[Text zur Durchsicht]:

--

Die Atmosphäre ist geprägt durch Tageslicht und Ausblicke. Sogar wenn die zuweilen doch tiefen und langen Korridore mit Kunstlicht erhellt sind, bleibt das viele Sonnenlicht durch die grossen Fenster in Erinnerung. Diese beinahe allseitigen Bezüge zum Aussenraum schafft der Spitalneubau durch Gebäudeversätze, Korridore mit erweiterten Bereichen an der Fassade und einem Innenhof im tiefen Grundriss. Und Darlington Meier Architekten wollten noch mehr: Sie erarbeiteten ein Materialvokabular, das die Innenräume verständlich macht und sinnlich auskleidet.

Ein optimaler Spitalgrundriss muss vieles leisten. Patienten und Besucherinnen brauchen eine möglichst selbstverständliche, intuitive Orientierung. Kurze Wege sind für effiziente Abläufe massgebend. Räumliches «Pooling» schafft Synergien.

Grosses Projekt im kleinen Kanton

Hervorgegangen ist das Projekt aus einem vom Kanton ausgeschriebenen Generalplaner-Projektwettbewerb im selektiven Verfahren, den das Büro Darlington Meier Architekten 2015 für sich entschied. Die städtebauliche Setzung der ineinandergeschobenen, in der Höhe gestaffelten Gebäudevolumen und die Grundrissorganisation mit kurzen Wegen überzeugten die Jury.

--

[Arbeitsauftrag]:
Geben Sie an, in welchem Jahr das Büro Darlington Meier Architekten laut dem Text zum Spitalneubau den Projektwettbewerb für sich entschied. Das Material wird hier nicht benötigt.

--

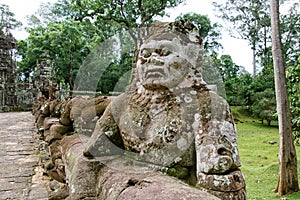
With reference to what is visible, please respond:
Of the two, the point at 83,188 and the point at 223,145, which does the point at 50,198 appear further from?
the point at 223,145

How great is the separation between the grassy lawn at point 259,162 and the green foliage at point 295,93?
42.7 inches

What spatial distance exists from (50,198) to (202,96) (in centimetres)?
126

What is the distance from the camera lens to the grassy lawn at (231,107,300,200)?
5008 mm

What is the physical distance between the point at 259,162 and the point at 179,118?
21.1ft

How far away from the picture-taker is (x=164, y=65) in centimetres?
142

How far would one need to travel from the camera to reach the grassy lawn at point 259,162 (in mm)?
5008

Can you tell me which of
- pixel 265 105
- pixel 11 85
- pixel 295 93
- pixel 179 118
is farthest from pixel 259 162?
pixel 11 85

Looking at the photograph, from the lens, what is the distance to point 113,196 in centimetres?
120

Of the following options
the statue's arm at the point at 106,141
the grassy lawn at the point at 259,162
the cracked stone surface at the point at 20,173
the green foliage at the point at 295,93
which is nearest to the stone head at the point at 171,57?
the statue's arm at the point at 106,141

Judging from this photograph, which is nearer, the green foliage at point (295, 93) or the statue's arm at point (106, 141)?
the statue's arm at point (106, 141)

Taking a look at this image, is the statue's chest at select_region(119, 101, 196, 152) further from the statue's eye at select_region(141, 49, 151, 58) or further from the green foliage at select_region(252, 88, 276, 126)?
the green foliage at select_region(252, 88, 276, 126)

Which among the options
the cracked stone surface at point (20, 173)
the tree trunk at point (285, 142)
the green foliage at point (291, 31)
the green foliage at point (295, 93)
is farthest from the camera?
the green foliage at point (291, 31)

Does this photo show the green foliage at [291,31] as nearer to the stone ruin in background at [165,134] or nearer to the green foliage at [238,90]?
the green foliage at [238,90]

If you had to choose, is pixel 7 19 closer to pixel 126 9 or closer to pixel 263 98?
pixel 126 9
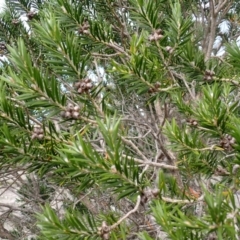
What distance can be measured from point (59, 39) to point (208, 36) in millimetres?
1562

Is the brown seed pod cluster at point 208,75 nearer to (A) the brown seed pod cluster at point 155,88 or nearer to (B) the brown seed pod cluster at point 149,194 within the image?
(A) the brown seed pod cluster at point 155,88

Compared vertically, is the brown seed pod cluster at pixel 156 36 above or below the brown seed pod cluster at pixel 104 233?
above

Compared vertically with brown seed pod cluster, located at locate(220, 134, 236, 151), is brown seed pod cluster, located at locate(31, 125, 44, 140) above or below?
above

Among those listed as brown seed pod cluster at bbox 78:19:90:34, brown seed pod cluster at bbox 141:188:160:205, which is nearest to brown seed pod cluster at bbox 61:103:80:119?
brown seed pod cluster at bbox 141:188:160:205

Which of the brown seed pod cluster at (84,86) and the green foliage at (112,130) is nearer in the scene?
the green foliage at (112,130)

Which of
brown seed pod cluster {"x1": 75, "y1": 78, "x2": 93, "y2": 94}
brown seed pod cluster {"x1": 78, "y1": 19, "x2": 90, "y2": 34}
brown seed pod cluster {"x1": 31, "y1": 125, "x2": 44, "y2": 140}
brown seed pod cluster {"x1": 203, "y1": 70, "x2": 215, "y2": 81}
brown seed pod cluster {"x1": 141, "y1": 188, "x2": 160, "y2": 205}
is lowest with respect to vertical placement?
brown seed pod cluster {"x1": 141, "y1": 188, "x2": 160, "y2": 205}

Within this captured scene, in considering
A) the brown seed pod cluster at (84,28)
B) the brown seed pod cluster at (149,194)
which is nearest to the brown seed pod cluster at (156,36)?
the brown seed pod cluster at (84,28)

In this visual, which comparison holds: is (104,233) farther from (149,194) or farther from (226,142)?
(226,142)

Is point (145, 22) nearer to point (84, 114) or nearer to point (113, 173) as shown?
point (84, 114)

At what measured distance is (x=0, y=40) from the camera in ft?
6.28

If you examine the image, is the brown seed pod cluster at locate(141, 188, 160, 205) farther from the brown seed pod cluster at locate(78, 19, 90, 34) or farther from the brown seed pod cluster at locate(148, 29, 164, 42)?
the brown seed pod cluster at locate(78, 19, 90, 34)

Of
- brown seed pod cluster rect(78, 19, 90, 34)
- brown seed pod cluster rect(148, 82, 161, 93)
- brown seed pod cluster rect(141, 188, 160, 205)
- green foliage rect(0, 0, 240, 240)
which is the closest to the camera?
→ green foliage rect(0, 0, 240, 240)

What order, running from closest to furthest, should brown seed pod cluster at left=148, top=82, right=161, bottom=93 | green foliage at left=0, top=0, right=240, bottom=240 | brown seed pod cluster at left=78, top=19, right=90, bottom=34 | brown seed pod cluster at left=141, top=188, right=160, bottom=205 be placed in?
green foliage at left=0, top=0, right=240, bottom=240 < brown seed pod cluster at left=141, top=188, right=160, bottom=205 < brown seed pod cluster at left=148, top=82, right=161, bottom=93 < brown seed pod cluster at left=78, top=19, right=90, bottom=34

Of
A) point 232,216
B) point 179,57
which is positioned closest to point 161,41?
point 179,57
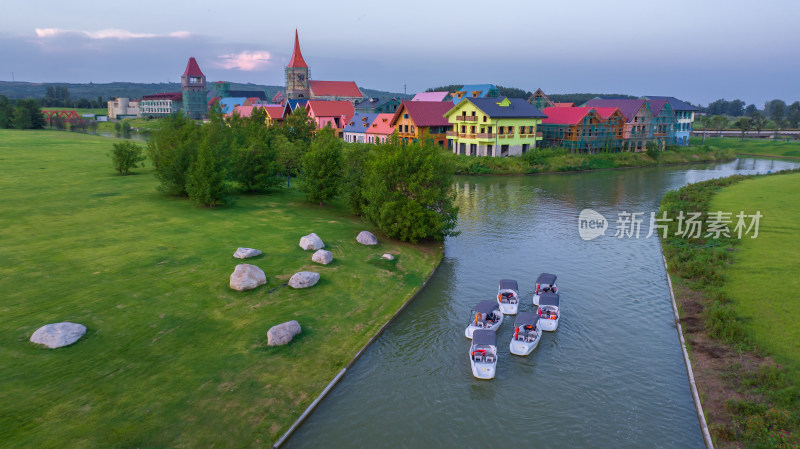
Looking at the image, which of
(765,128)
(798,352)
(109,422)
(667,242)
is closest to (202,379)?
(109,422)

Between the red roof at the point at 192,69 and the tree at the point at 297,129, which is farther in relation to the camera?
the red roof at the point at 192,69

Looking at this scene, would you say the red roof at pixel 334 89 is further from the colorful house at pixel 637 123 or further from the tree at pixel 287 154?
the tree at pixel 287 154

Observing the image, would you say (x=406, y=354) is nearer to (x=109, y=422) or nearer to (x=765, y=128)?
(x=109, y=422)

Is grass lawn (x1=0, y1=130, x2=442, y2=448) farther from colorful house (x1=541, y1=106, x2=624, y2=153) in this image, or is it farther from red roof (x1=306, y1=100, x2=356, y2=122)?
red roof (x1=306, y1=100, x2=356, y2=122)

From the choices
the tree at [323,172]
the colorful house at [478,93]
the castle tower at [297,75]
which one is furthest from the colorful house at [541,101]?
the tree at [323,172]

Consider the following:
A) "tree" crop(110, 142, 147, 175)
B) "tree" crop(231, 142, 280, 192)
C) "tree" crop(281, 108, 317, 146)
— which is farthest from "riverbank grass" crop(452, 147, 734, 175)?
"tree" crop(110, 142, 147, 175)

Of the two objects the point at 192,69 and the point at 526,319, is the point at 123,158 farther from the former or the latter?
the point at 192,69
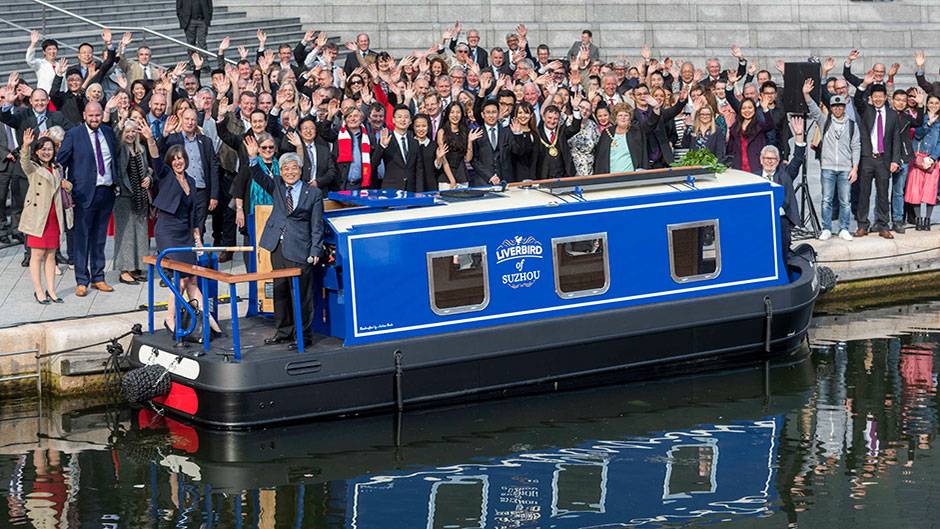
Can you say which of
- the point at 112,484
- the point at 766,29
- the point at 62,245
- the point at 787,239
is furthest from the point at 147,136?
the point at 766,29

--

[Antwort zur Aufgabe]:
Im Jahr 2015.